As Christianity spread across Northern Europe, Norse culture began to change, but many people held fast to their old beliefs. This stubbornness can be seen in archeological finds. A page from the University of Pittsburgh shows that some molds were made to create two kinds of pendant at the same time: Christian crosses and Norse hammers. In fact, as World History Encyclopedia explains, more Mjölnir pendants have been found from the Christian era than any other! It's entirely possible they were worn in protest, or perhaps as a way of identifying other people who refused to accept the new religion taking root in their lands.
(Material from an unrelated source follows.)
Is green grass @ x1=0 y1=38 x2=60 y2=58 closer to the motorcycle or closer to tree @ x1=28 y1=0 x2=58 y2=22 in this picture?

Mjölnir in the modern world

Since the late 20th century, the old Norse religion has seen a big resurgence in popularity. Known as Asatru, a word that literally means "belief in the gods" in Old Norse, it's a decentralized and non-authoritarian neopagan religion, older than other world religions like Christianity or Buddhism. In adherence to ancient Nordic beliefs, Mjölnir is a prominent symbol of their faith. The Asatru Alliance explains that theirs is the native religion once practiced across Scandinavia, as well as what are now Germany, France, and England.

It should be noted, unfortunately, that recent years have seen white supremacists attempt to appropriate Asatru culture and symbolism, including Mjölnir. As The Atlantic reports, this has caused much distress to genuine practitioners of Asatru, who are understandably horrified at the idea of their religion being used to spread hateful messages. One Asatru high priest described this as "a total perversion" of their culture.

Attempted cultural appropriation notwithstanding, Asatru now has a significant following in Iceland, where it's become the fastest-growing religion, according to Iceland Magazine. When Vikings first arrived in Iceland, Asatru was their dominant religion, but it was slowly replaced by Christianity, and it was abandoned altogether around 1000 B.C. It wouldn't be re-recognized until 1973, and it's continued to grow in popularity ever since, with Asatru naming ceremonies, marriages, and funerals now being performed. Icelandic ceremonies of Asatru are even open to the public, regardless of faith, so that anyone who's interested can attend and participate.